• **Data section**

┌────────

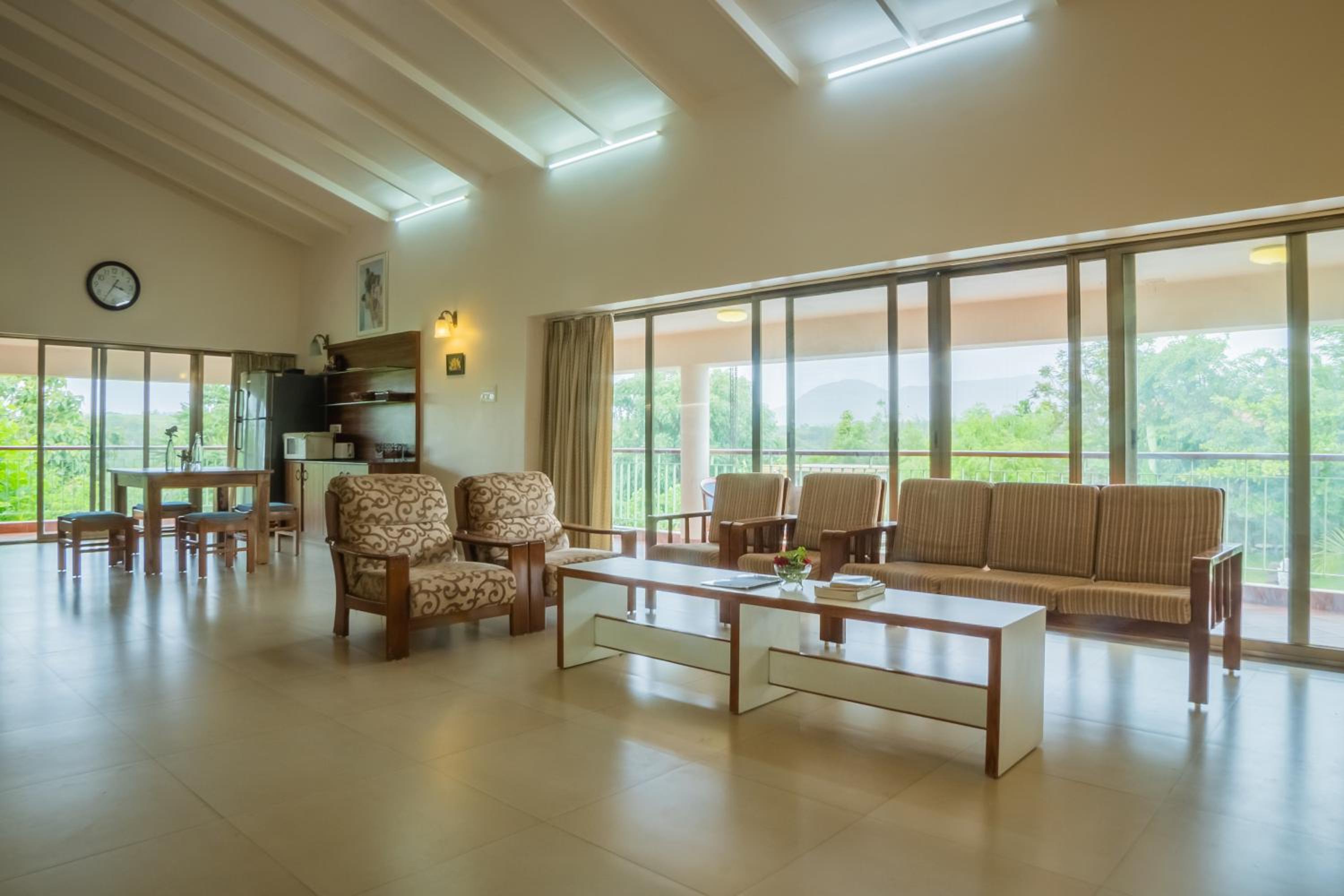 Grape County Eco Resort & Spa, Nashik Grape County Eco Resort & Spa, Nashik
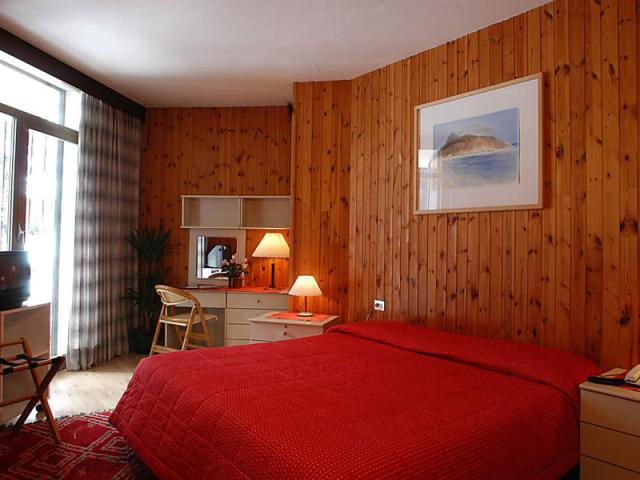 Hotel Portavescovo - Arraba1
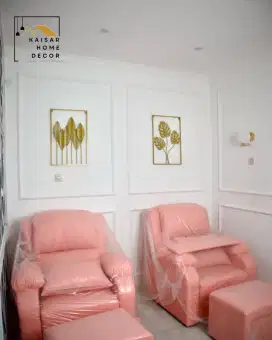 Dibutuhkan ART khusus rumah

└────────

• **Description of the task**
Everything in the data except the pictures must appear in your answer unchanged.

• **The answer**
 Grape County Eco Resort & Spa, Nashik Grape County Eco Resort & Spa, Nashik
 Hotel Portavescovo - Arraba1
 Dibutuhkan ART khusus rumah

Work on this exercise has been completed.